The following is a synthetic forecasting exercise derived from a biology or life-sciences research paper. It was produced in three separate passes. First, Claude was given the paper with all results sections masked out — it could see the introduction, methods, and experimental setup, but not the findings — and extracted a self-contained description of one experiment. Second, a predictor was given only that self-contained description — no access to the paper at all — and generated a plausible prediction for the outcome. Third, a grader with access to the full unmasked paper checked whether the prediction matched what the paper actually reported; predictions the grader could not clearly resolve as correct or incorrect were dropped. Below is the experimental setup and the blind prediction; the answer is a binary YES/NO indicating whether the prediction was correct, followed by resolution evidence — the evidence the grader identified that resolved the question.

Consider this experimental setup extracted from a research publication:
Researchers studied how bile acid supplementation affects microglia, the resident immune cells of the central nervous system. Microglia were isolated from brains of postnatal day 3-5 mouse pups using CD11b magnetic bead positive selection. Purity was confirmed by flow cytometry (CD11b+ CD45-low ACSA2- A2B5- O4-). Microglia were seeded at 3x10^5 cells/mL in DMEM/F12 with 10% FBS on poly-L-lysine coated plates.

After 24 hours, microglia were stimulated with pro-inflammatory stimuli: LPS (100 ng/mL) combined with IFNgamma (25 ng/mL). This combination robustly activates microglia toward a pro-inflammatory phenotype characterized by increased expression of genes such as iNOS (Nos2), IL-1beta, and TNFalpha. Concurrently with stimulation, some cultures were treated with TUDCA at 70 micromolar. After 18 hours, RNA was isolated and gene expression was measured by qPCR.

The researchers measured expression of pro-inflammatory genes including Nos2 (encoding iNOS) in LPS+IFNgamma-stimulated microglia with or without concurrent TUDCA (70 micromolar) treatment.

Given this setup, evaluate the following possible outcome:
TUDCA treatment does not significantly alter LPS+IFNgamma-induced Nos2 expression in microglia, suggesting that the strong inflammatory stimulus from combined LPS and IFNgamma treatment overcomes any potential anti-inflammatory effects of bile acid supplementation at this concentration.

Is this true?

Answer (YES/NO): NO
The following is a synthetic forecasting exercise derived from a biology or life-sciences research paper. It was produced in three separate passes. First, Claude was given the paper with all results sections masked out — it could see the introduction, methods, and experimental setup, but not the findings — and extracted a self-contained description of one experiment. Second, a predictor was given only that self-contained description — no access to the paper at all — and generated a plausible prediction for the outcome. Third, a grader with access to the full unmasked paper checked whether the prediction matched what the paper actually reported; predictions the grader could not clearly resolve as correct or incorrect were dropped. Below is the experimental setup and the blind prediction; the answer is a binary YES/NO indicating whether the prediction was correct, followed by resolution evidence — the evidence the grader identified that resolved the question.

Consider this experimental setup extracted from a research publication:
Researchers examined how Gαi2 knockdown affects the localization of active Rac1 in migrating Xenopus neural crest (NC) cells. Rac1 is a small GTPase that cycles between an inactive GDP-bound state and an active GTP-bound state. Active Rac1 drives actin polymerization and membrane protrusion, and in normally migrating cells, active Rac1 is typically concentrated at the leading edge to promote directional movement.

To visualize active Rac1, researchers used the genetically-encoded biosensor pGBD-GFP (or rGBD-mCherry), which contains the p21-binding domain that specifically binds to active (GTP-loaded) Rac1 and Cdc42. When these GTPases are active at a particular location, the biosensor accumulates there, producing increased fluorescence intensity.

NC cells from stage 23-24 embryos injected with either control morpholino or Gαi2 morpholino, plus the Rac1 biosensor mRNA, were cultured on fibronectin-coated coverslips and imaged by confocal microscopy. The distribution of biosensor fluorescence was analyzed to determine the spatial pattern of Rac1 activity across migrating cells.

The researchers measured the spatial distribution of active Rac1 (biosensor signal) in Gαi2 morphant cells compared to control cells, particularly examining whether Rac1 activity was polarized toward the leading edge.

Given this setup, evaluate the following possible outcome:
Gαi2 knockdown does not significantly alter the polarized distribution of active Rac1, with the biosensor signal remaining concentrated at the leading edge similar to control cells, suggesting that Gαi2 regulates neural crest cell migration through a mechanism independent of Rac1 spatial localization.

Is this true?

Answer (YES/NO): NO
##############################
Quote the data above in full, changing nothing.

■ Task response ■
The following is a synthetic forecasting exercise derived from a biology or life-sciences research paper. It was produced in three separate passes. First, Claude was given the paper with all results sections masked out — it could see the introduction, methods, and experimental setup, but not the findings — and extracted a self-contained description of one experiment. Second, a predictor was given only that self-contained description — no access to the paper at all — and generated a plausible prediction for the outcome. Third, a grader with access to the full unmasked paper checked whether the prediction matched what the paper actually reported; predictions the grader could not clearly resolve as correct or incorrect were dropped. Below is the experimental setup and the blind prediction; the answer is a binary YES/NO indicating whether the prediction was correct, followed by resolution evidence — the evidence the grader identified that resolved the question.

Consider this experimental setup extracted from a research publication:
Researchers studied how bile acid supplementation affects microglia, the resident immune cells of the central nervous system. Microglia were isolated from brains of postnatal day 3-5 mouse pups using CD11b magnetic bead positive selection. Purity was confirmed by flow cytometry (CD11b+ CD45-low ACSA2- A2B5- O4-). Microglia were seeded at 3x10^5 cells/mL in DMEM/F12 with 10% FBS on poly-L-lysine coated plates.

After 24 hours, microglia were stimulated with pro-inflammatory stimuli: LPS (100 ng/mL) combined with IFNgamma (25 ng/mL). This combination robustly activates microglia toward a pro-inflammatory phenotype characterized by increased expression of genes such as iNOS (Nos2), IL-1beta, and TNFalpha. Concurrently with stimulation, some cultures were treated with TUDCA at 70 micromolar. After 18 hours, RNA was isolated and gene expression was measured by qPCR.

The researchers measured expression of pro-inflammatory genes including Nos2 (encoding iNOS) in LPS+IFNgamma-stimulated microglia with or without concurrent TUDCA (70 micromolar) treatment.

Given this setup, evaluate the following possible outcome:
TUDCA treatment does not significantly alter LPS+IFNgamma-induced Nos2 expression in microglia, suggesting that the strong inflammatory stimulus from combined LPS and IFNgamma treatment overcomes any potential anti-inflammatory effects of bile acid supplementation at this concentration.

Is this true?

Answer (YES/NO): NO
The following is a synthetic forecasting exercise derived from a biology or life-sciences research paper. It was produced in three separate passes. First, Claude was given the paper with all results sections masked out — it could see the introduction, methods, and experimental setup, but not the findings — and extracted a self-contained description of one experiment. Second, a predictor was given only that self-contained description — no access to the paper at all — and generated a plausible prediction for the outcome. Third, a grader with access to the full unmasked paper checked whether the prediction matched what the paper actually reported; predictions the grader could not clearly resolve as correct or incorrect were dropped. Below is the experimental setup and the blind prediction; the answer is a binary YES/NO indicating whether the prediction was correct, followed by resolution evidence — the evidence the grader identified that resolved the question.

Consider this experimental setup extracted from a research publication:
Researchers examined how Gαi2 knockdown affects the localization of active Rac1 in migrating Xenopus neural crest (NC) cells. Rac1 is a small GTPase that cycles between an inactive GDP-bound state and an active GTP-bound state. Active Rac1 drives actin polymerization and membrane protrusion, and in normally migrating cells, active Rac1 is typically concentrated at the leading edge to promote directional movement.

To visualize active Rac1, researchers used the genetically-encoded biosensor pGBD-GFP (or rGBD-mCherry), which contains the p21-binding domain that specifically binds to active (GTP-loaded) Rac1 and Cdc42. When these GTPases are active at a particular location, the biosensor accumulates there, producing increased fluorescence intensity.

NC cells from stage 23-24 embryos injected with either control morpholino or Gαi2 morpholino, plus the Rac1 biosensor mRNA, were cultured on fibronectin-coated coverslips and imaged by confocal microscopy. The distribution of biosensor fluorescence was analyzed to determine the spatial pattern of Rac1 activity across migrating cells.

The researchers measured the spatial distribution of active Rac1 (biosensor signal) in Gαi2 morphant cells compared to control cells, particularly examining whether Rac1 activity was polarized toward the leading edge.

Given this setup, evaluate the following possible outcome:
Gαi2 knockdown does not significantly alter the polarized distribution of active Rac1, with the biosensor signal remaining concentrated at the leading edge similar to control cells, suggesting that Gαi2 regulates neural crest cell migration through a mechanism independent of Rac1 spatial localization.

Is this true?

Answer (YES/NO): NO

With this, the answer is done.